[v3,1/3] Cleanup __ieee754_sqrt(f/l)
Commit Message
This patch series cleans up the many uses of __ieee754_sqrt(f/l) in GLIBC.
The goal is to enable GCC to do the inlining, and if this fails call the
__ieee754_sqrt function. This is done by internally declaring sqrt with asm
redirects. The compat symbols and sqrt wrappers need to disable the redirect.
The redirect is also disabled if there are already redirects defined when
using -ffinite-math-only. The benchtests still use the libc internal headers
(which is incorrect), so update sqrt-inputs to use the external math.h so there
is no redirection.
All math functions (but not math tests, non-library code and libnldbl) are
built with -fno-math-errno which means GCC will typically inline sqrt as a
single instruction. This means targets are no longer forced to add a special
inline for sqrt.
Tested using buildmanyglibc (13 most relevant variants since it keeps running
out of diskspace...)
ChangeLog:
2018-03-13 Wilco Dijkstra <wdijkstr@arm.com>
* include/math.h (sqrt): Declare with asm redirect.
(sqrtf): Likewise.
(sqrtl): Likewise.
* benchtests/sqrt-inputs: Use correct math/math.h include.
* Makeconfig: Add -fno-math-errno for libc/libm, but build testsuite,
nonlib and libnldbl with -fmath-errno.
* math/w_sqrt_compat.c: Define NO_MATH_REDIRECT.

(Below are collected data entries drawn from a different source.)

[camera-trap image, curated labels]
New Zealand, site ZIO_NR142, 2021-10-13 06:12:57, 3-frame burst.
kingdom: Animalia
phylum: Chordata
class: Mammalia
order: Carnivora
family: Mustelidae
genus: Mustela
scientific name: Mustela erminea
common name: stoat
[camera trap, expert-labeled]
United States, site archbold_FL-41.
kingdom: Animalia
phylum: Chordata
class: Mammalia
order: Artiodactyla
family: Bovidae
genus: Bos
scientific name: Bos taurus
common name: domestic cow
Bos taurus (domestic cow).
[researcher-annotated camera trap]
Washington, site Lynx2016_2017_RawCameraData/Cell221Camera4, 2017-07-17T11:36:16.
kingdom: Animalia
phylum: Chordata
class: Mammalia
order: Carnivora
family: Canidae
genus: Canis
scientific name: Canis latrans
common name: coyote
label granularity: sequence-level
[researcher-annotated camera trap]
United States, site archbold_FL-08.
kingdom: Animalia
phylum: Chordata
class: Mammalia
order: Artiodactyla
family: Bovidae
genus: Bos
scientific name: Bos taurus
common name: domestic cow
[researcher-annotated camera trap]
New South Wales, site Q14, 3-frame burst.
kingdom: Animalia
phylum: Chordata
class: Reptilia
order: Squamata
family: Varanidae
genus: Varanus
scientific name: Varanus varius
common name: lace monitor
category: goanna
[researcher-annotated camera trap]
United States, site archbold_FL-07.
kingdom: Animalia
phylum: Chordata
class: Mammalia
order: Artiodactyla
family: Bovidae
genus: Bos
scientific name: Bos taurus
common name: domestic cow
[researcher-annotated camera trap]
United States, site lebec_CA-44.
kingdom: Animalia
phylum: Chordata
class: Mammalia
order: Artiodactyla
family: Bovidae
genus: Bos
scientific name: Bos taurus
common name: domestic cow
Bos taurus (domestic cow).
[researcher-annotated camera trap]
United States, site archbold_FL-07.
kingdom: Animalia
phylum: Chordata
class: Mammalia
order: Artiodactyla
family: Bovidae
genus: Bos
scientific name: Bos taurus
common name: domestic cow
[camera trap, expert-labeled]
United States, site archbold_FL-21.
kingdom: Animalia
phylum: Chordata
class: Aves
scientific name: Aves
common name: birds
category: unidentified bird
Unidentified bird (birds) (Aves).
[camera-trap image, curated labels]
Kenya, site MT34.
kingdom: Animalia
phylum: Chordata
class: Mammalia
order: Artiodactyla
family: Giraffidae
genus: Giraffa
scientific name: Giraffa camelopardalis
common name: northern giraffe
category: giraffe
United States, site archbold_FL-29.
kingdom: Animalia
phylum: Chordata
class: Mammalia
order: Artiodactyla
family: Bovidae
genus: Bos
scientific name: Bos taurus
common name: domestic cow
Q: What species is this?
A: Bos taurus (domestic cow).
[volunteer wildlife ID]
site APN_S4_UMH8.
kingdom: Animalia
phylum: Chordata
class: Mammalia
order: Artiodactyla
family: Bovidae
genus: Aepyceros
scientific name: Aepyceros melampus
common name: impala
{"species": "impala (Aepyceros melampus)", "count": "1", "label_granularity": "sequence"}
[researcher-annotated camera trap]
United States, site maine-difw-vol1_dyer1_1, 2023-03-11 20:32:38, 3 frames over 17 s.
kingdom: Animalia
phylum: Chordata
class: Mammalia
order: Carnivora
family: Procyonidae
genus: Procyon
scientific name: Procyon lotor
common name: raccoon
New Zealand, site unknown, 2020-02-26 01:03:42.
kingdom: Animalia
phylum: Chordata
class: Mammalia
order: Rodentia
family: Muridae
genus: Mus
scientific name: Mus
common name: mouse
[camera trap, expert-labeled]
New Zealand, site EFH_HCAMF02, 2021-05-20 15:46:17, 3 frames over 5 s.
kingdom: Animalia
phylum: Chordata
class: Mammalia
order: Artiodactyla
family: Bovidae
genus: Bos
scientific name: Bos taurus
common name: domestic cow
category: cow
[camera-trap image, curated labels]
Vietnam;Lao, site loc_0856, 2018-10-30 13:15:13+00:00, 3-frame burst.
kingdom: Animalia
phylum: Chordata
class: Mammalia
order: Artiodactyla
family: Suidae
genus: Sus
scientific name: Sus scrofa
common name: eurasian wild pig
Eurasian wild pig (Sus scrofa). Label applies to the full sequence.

* math/w_sqrt_template.c: Likewise.
* math/w_sqrtf_compat.c: Likewise.
* math/w_sqrtl_compat.c: Likewise.
* sysdeps/generic/math-type-macros-float128.h: Remove math.h and complex.h.
* sysdeps/i386/fpu/w_sqrt.c: Likewise.
* sysdeps/i386/fpu/w_sqrt_compat.c: Likewise.
--
Comments
On Tue, 13 Mar 2018, Wilco Dijkstra wrote:
> Tested using buildmanyglibc (13 most relevant variants since it keeps running
> out of diskspace...)
What variants exactly?
What execution testing have you done? It would be a good idea for that to
include at least one configuration where sqrt is not inlined by the
compiler, and also to include 32-bit x86 to make sure the special-case
wrappers there (to avoid double rounding) continue to work as expected.
Why is the benchtests/sqrt-inputs change needed? I think it's correct for
benchmark inputs to refer to the include name as in user code, not to the
path within the glibc source tree, and certainly this test should not be
doing things differently from all the others.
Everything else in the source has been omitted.